* [本文抜粋]
▼

インスリン注射による治療

BOT治療について

経口血糖降下薬はそのままで、注射は1日1回

初めての人でもインスリン療法を始めやすい方法として、今服用している経口血糖降下薬を続けながら「持効型(じこうがた)」と呼ばれる、効果が長く続くインスリンを1日1回だけ注射する方法(BOT)もあります。経口血糖降下薬と持効型インスリンの効果を合わせて血糖値を下げる方法です。血糖管理が不十分な2型糖尿病のある人では、食後の高血糖だけでなく空腹時の血糖値も上昇しています。このため、空腹時高血糖が1日の血糖の推移を押し上げ、食後の血糖値が上昇する原因となっています。

「持効型」インスリンを補充して、空腹時の高血糖を改善することで、全体の血糖の推移がだるま落としのように低下し、糖毒性※※が解除され、本来のすい臓の機能が回復してくると、食後高血糖の改善にもつながります。

▲

* [作業指示]
BOT治療に関する本文の中で、「持効型」インスリンを補充した結果として生じると述べられている変化を、記述の順にすべて挙げてください。 回答には本文に書かれている内容のみを用いてください。

* [記録一覧]
▼

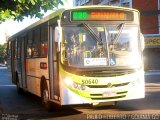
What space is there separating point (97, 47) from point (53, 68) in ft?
5.22

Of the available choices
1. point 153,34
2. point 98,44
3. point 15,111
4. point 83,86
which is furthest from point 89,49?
point 153,34

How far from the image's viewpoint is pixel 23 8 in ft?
37.7

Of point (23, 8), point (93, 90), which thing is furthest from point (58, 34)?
point (93, 90)

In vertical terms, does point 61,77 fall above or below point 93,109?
above

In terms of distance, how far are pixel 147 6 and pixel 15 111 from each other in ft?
119

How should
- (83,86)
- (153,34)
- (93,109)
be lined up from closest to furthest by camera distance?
(83,86) < (93,109) < (153,34)

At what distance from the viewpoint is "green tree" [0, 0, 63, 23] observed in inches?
411

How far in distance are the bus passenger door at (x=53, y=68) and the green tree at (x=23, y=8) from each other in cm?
119

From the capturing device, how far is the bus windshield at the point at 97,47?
1209 cm

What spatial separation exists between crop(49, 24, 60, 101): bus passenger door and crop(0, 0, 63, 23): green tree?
1194mm

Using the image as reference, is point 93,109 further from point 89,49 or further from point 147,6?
point 147,6

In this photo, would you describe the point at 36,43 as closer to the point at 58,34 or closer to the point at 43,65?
the point at 43,65

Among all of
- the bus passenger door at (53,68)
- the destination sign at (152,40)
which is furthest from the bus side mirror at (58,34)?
the destination sign at (152,40)

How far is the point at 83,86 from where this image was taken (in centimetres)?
1202
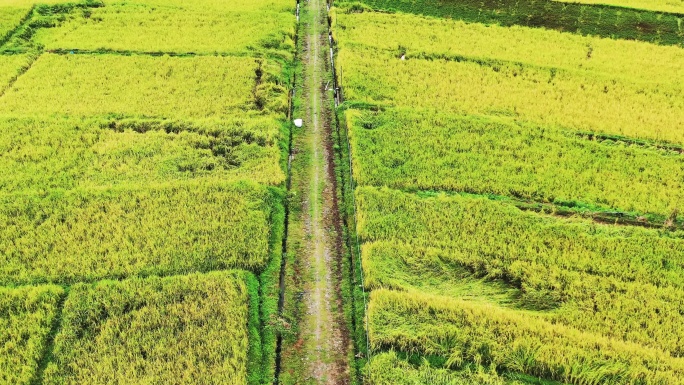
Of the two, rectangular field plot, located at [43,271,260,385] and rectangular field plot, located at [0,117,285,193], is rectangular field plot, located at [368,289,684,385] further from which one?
rectangular field plot, located at [0,117,285,193]

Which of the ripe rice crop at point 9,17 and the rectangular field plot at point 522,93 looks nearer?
the rectangular field plot at point 522,93

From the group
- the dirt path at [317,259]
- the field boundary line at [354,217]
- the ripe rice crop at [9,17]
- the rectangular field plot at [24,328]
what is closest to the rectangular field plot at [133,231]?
the rectangular field plot at [24,328]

▲

* [回答欄]
・空腹時の高血糖の改善
・全体の血糖の推移の低下
・糖毒性の解除
・本来のすい臓の機能の回復
・食後高血糖の改善